DOL Issues Final Rule on Independent Contractor Classification under the FLSA

Kollman & Saucier
Kollman & Saucier
02/01/2024

On January 10, 2024, the Department of Labor (DOL) announced its final rule and guidance on how the DOL will analyze if a worker is an employee or independent contractor under the Fair Labor Standards Act (FLSA).  The final rule, which becomes effective on March 11, 2024, will be published in Title 29, Chapter V of the Code of Federal Regulations parts 780, 788, and 795.  This 2024 rule rescinds prior guidance from the DOL issued in 2021 and adopts a six-factor test to analyze the “economic reality” of the worker/business relationship.

Why the Change?

Prior to this rule, the DOL and courts would often apply different analyses to determine if a worker was an employee or an independent contractor.  Prior to the 2021 guidance, the DOL did not have any concrete guidance on how to perform the analysis.  Courts, however, had more than 70 years of case law to build upon decisions from two U.S. Supreme Court Cases:  NLRB v. Hearst Publications, Inc., 322 U.S. 111 (1944) and United States v. Silk, 331 U.S. 704 (1947).  When the Trump administration DOL issued its 2021 guidance, the DOL departed from the court’s multi-factor review, and gave elevated weight to “the nature and degree of the individual’s control over the work” and “the individual’s opportunity for profit or loss.”

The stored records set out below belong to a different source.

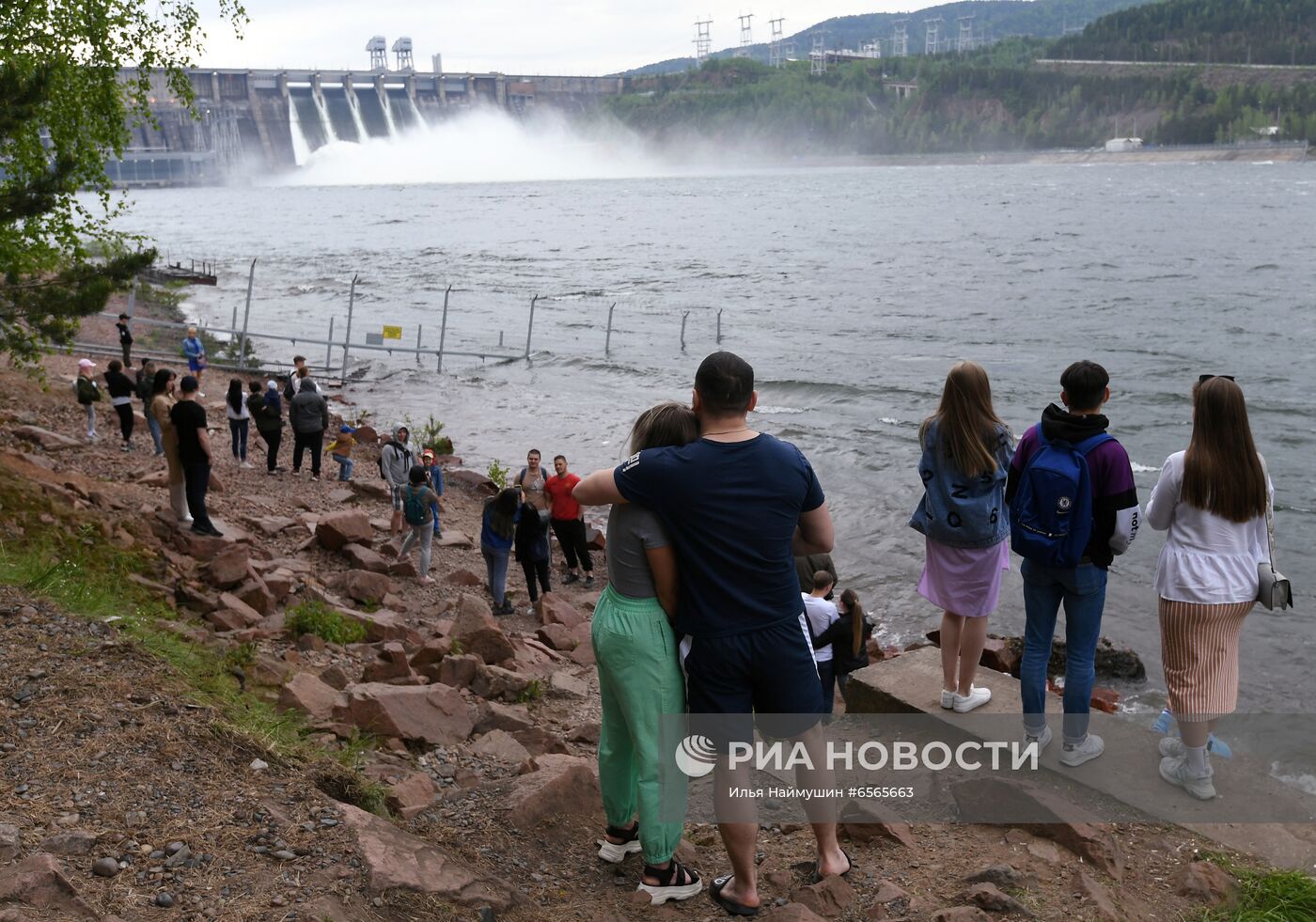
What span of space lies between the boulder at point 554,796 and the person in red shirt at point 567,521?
731 centimetres

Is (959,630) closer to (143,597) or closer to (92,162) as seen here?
(143,597)

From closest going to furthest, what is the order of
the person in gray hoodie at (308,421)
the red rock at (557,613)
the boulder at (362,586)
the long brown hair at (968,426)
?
the long brown hair at (968,426) → the boulder at (362,586) → the red rock at (557,613) → the person in gray hoodie at (308,421)

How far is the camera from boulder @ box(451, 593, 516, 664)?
340 inches

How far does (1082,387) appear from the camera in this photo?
521cm

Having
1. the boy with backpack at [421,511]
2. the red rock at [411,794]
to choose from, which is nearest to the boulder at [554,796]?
the red rock at [411,794]

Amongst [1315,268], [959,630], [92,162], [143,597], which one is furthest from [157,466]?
[1315,268]

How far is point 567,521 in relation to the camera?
12906mm

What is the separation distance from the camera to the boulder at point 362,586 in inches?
411

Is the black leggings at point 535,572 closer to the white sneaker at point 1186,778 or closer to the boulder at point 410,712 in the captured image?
the boulder at point 410,712

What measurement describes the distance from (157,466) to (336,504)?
2160mm

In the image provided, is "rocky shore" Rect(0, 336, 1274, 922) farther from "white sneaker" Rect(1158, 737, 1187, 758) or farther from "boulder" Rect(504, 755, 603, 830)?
"white sneaker" Rect(1158, 737, 1187, 758)

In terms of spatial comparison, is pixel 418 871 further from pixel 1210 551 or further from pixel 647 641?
pixel 1210 551

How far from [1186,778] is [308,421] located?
13.2 m

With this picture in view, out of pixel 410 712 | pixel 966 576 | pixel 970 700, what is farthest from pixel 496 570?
pixel 966 576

The competing methods of analysis created unpredictability and difficulties for employers.  The DOL could determine a worker was an independent contractor, but the same decision might not stand up if challenged in court under the FLSA.

Analysis Under the New Rule

Now that the DOL has issued a concrete rule, we may have some alignment as the analysis should become easier and more predictable.  Like the courts, the DOL has adopted a six-factor economic realities test.  Under the test, the following factors are considered:

  1. Opportunity for profit or loss depending on managerial skill;
  2. Investments by the worker and the potential employer;
  3. Degree of permanence of the work relationship;
  4. Nature and degree of control;
  5. Extent to which the work performed is an integral part of the potential employer’s business; and
  6. Skill and initiative.

In total, no one factor is dispositive of the circumstances; the totality of the circumstances will determine whether the “economic reality” of the worker/employer relationship is that of an employee or independent contractor.  That is not to say one factor cannot weigh heavily on the ultimate decision.  As the DOL’s FAQ document states:

Different factors might be more or less important in different cases depending on the facts of each individual case.  For example, a factor leaning strongly towards one classification outcome (employee or independent contractor status) could be more relevant in the overall analysis for a particular worker than a different factor which might be a closer call.

Moving Forward

I, for one, am pleased with the DOL’s decision to align itself with the courts.  Harmonizing analysis is not only helpful to lawyers, but it also helps employers make the right decisions.  This new rule has moved in that direction.